[Start RECORD SET]

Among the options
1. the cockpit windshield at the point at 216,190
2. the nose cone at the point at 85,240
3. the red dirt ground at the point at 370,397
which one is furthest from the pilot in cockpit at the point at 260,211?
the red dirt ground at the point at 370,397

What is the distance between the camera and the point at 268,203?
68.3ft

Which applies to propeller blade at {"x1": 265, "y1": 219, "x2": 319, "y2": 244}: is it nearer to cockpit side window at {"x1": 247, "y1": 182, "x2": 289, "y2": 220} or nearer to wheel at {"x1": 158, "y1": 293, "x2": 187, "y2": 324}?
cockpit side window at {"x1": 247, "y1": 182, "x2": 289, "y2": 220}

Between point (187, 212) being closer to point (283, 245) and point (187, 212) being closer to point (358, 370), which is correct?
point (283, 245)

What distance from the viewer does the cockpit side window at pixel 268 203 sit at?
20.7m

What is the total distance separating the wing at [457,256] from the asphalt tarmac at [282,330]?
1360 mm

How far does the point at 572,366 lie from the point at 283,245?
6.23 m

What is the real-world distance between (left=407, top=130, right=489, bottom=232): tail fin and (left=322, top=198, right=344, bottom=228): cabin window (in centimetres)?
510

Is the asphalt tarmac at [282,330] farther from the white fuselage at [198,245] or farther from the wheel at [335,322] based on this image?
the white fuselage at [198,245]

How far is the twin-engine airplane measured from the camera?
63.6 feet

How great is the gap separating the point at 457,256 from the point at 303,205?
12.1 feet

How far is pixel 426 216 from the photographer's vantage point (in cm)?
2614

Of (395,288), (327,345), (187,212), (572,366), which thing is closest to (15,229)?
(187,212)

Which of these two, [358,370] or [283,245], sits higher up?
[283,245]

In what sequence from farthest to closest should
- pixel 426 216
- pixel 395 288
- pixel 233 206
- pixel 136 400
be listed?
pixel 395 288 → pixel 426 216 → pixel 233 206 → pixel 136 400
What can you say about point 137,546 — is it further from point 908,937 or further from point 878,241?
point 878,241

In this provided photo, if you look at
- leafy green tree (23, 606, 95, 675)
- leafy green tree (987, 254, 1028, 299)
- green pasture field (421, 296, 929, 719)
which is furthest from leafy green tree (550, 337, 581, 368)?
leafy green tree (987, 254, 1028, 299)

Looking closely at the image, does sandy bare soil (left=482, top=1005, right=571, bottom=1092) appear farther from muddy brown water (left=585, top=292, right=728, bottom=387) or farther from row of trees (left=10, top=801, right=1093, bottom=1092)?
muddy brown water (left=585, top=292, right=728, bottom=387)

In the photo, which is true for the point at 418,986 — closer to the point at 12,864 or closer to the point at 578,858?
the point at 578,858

[End RECORD SET]

■ **WRITTEN EXERCISE**: Retype all of the records above word for word, keeping every line in its original order.

■ **EXERCISE RESULT**:
Among the options
1. the cockpit windshield at the point at 216,190
2. the nose cone at the point at 85,240
3. the red dirt ground at the point at 370,397
which one is furthest from the pilot in cockpit at the point at 260,211?
the red dirt ground at the point at 370,397

What is the distance between the camera and the point at 268,203?
68.3ft

Which applies to propeller blade at {"x1": 265, "y1": 219, "x2": 319, "y2": 244}: is it nearer to cockpit side window at {"x1": 247, "y1": 182, "x2": 289, "y2": 220} or nearer to wheel at {"x1": 158, "y1": 293, "x2": 187, "y2": 324}?
cockpit side window at {"x1": 247, "y1": 182, "x2": 289, "y2": 220}

Between point (187, 212) being closer to point (283, 245) and point (187, 212) being closer to point (358, 370), which is correct?
point (283, 245)

What distance from the viewer does the cockpit side window at pixel 268 203 sit at?
20.7m

What is the total distance separating the wing at [457,256] from the asphalt tarmac at [282,330]?
1360 mm

How far does the point at 572,366 lie from the point at 283,245?
6.23 m

What is the real-world distance between (left=407, top=130, right=489, bottom=232): tail fin and (left=322, top=198, right=344, bottom=228): cabin window (in centimetres)?
510

Is the asphalt tarmac at [282,330] farther from the white fuselage at [198,245] or farther from the wheel at [335,322] based on this image?
the white fuselage at [198,245]

How far is the twin-engine airplane measured from the camera?
63.6 feet

How great is the gap separating the point at 457,256 from the point at 303,205?
12.1 feet

How far is pixel 426 216 from the photographer's vantage point (in cm)?
2614

Of (395,288), (327,345), (187,212), (572,366), which thing is closest to (15,229)?
(187,212)

Which of these two, [358,370] or [283,245], sits higher up?
[283,245]

In what sequence from farthest to closest should
- pixel 426 216
- pixel 395 288
- pixel 233 206
- pixel 136 400
be listed?
pixel 395 288 → pixel 426 216 → pixel 233 206 → pixel 136 400
What can you say about point 137,546 — is it further from point 908,937 or further from point 878,241?
point 878,241

In this provided photo, if you look at
- leafy green tree (23, 606, 95, 675)
- leafy green tree (987, 254, 1028, 299)
- green pasture field (421, 296, 929, 719)
which is furthest from leafy green tree (550, 337, 581, 368)?
leafy green tree (987, 254, 1028, 299)

Looking closely at the image, does sandy bare soil (left=482, top=1005, right=571, bottom=1092) appear farther from muddy brown water (left=585, top=292, right=728, bottom=387) or farther from row of trees (left=10, top=801, right=1093, bottom=1092)?
muddy brown water (left=585, top=292, right=728, bottom=387)

In the photo, which is true for the point at 418,986 — closer to the point at 12,864 or closer to the point at 578,858?
the point at 578,858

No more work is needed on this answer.